Supervisory Board or Honorary Board?

“Europe’s banks are gasping for air,” said an acerbic Warren Buffet in Omaha at the weekend. Not only in Europe, and not just at the banks, the Financial Times sees “a new mood of militancy,” and the Wall Street Journal a “veritable revolution.”

It started in March with Banco Santander (elections to the Supervisory Board), followed the next month by a defeat for Citibank in Dallas (SoP), then Barclays (SoP), Aviva (SoP) and UBS (golden welcome), with Société Générale (corporate governance) and Deutsche Bank (non-discharge of the Supervisory Board) pending. Except in the financial services industry, even the family business with State participation (Volkswagen) came up with the idea that the most expensive German Supervisory Board (the chairman’s per diem is €3,900, plus expenses) cannot afford what it pays the Board...

What is the issue at Deutsche Bank? Germany has a dual-board system - the shareholders elect a body (the Supervisory Board) that appoints and advises the other one (the Board). Discharge does not regulate liability and does not have legal consequences - it is a general policy statement of “well done” which the shareholders can give the Supervisory Board - or not.

What must a Supervisory Board do, and how?

* the institution is in principle responsible as a body - without naming names

* the Supervisory Board must set an example, show leadership and make and implement personnel decisions on the board

* the shareholders’ transmission belt and also the ‘head’ of the company is the Supervisory Board - it must set ethics, strategy, business model and policy principles, and exemplify them.

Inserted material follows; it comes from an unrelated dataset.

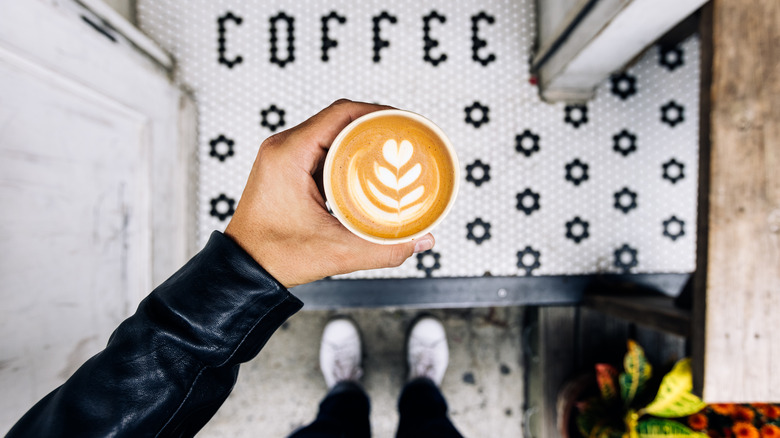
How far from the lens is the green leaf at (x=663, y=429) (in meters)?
1.26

At Deutsche Bank much came together;

Over 2/5 of the shareholders rejected the remuneration model at the 2010 AGM, but the Supervisory Board was not able to face the consequences, nor look the 2011 no vote from proxy advisors Glass Lewis in the eye.

Repeatedly, Executive Board personnel questions were disputed publicly, something only conceivable with broken confidentiality of “interested parties”. The years of stalemate culminated in the regulator’s rejection of the board candidates that “had become” public.

The Supervisory Board’s guidelines - if there were any - led to a report on lawsuits from everyday business, page 309-315 in the German report and 137-141 plus F122-F128 in the American 20-F report.

So much dispute in principle creates reputational risk, and sets acceptance by stakeholders and the sustainability of the business model in general at risk. Instead of bothering about it, the Supervisory Board “accompanied” a change of leadership at the globally oriented bank that changed the heads in both bodies simultaneously - without ensuring any continuity. One looks in vain for any sign that the Supervisory Board was the leader, the driver, of this management change - if compromise is to be found in a vacuum, then shareholders should confirm that with non-consent - or go and vote with their feet, as did the managers themselves.

Whether and by whom trust was negligently broken is secondary, if the leadership failed. To grant discharge at the Annual Meeting with a YES vote means considering all the acts, or the vast majority, to be good. Abstaining can only mean either that the shareholder cannot carry the responsibility (which he has, inseparably from the stock) - he must know that in German law abstention counts the same as absence. It is not a “little criticism” to abstain from voting - it’s just looking away and leaving.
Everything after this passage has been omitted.